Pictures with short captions
★ ★ ★ ★ ★

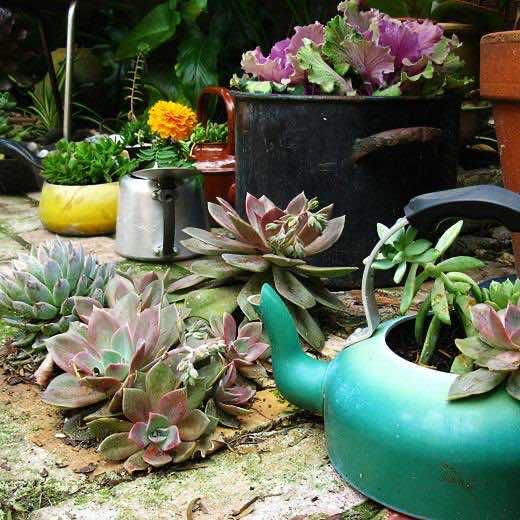 kettle flower pot
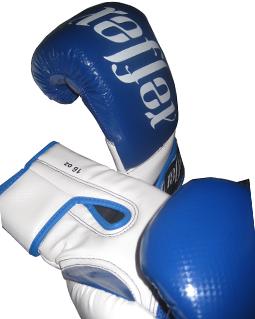 Boxing Glove 16oz  Blue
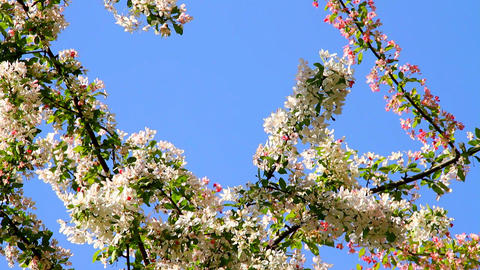 Spring Cherry Blossoming Tree 02 Stock Video Footage
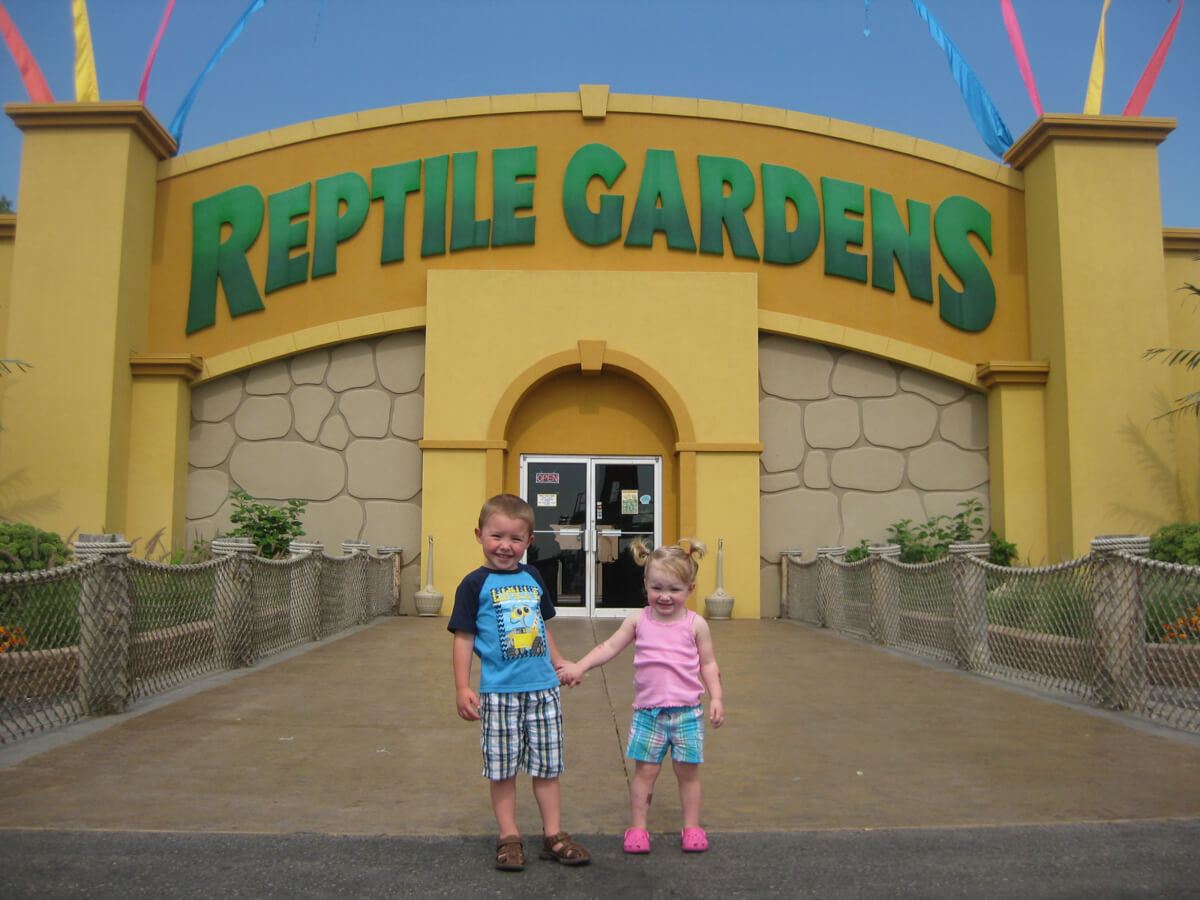 reptile gardens hours things to do in the black hills reptile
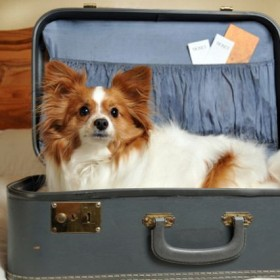 Pet Health: Traveling safely with your pet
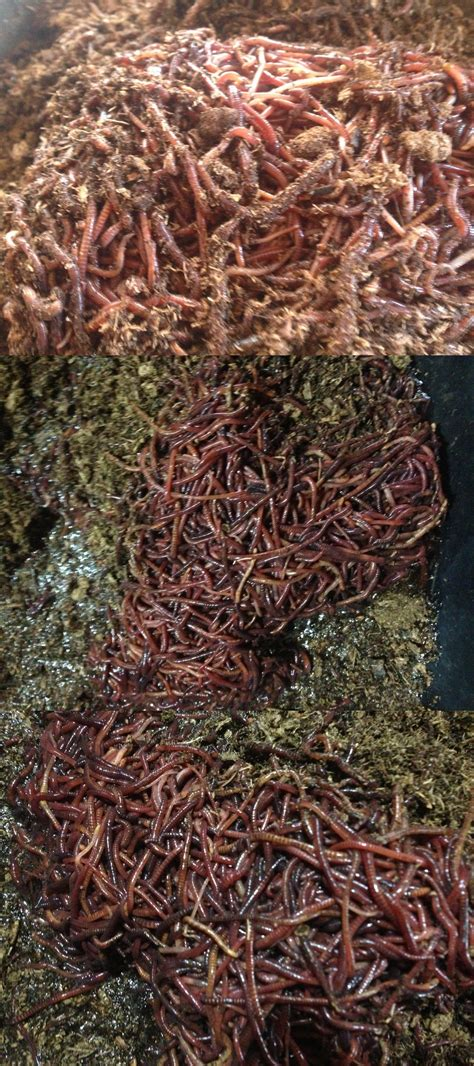 worms wiggler compost wigglers worm composting cocoon water gadgetshaul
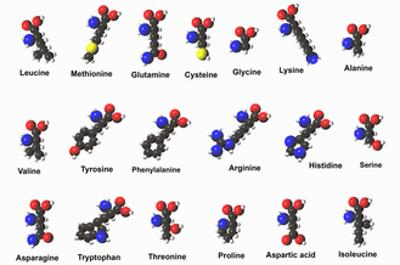 Molecular Models of Amino Acids Amino Acids are Critical to Life and Have Many Functions by Carol & Mike Werner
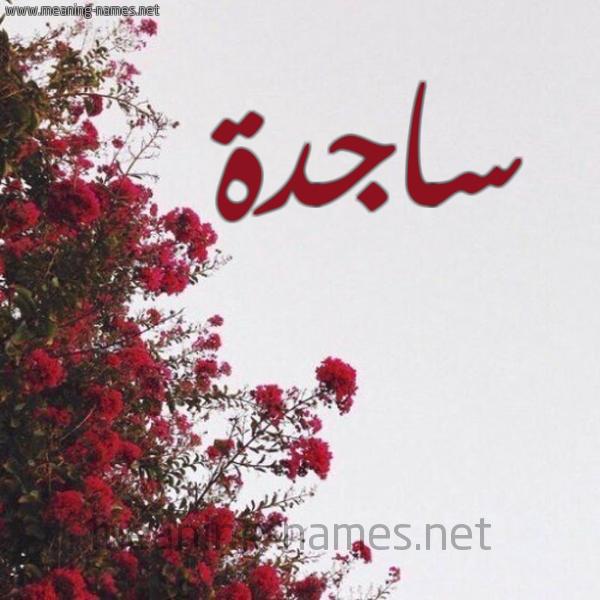صورة اسم ساجدة Sajda شكل 18 صوره الورد الأحمر للإسم بخط رقعة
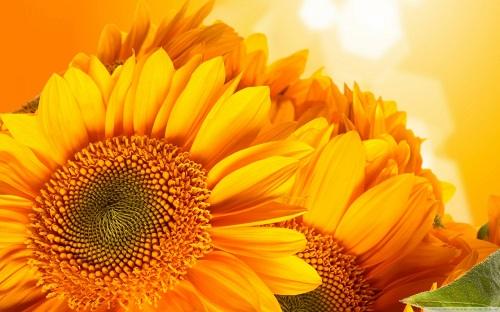 http://rozup.ir/view/1110235/golden_sunflowers-wallpaper-1440x900.jpg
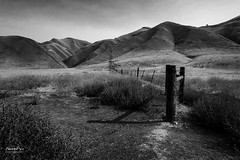 Fence Line (NormFox) Tags: bw bnw blackandwhite blackandwhiteartistry bushes california canong9x farm fence field grass hills landscape monochrome outdoors post ranch range rural sky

★ ★ ★ ★ ★

### Exercise objective
Exclude all pictures and reproduce verbatim the lines running from the line that contains "صورة اسم ساجدة" to the end of the data above, both ends included.

### Answer box
صورة اسم ساجدة Sajda شكل 18 صوره الورد الأحمر للإسم بخط رقعة
 http://rozup.ir/view/1110235/golden_sunflowers-wallpaper-1440x900.jpg
 Fence Line (NormFox) Tags: bw bnw blackandwhite blackandwhiteartistry bushes california canong9x farm fence field grass hills landscape monochrome outdoors post ranch range rural sky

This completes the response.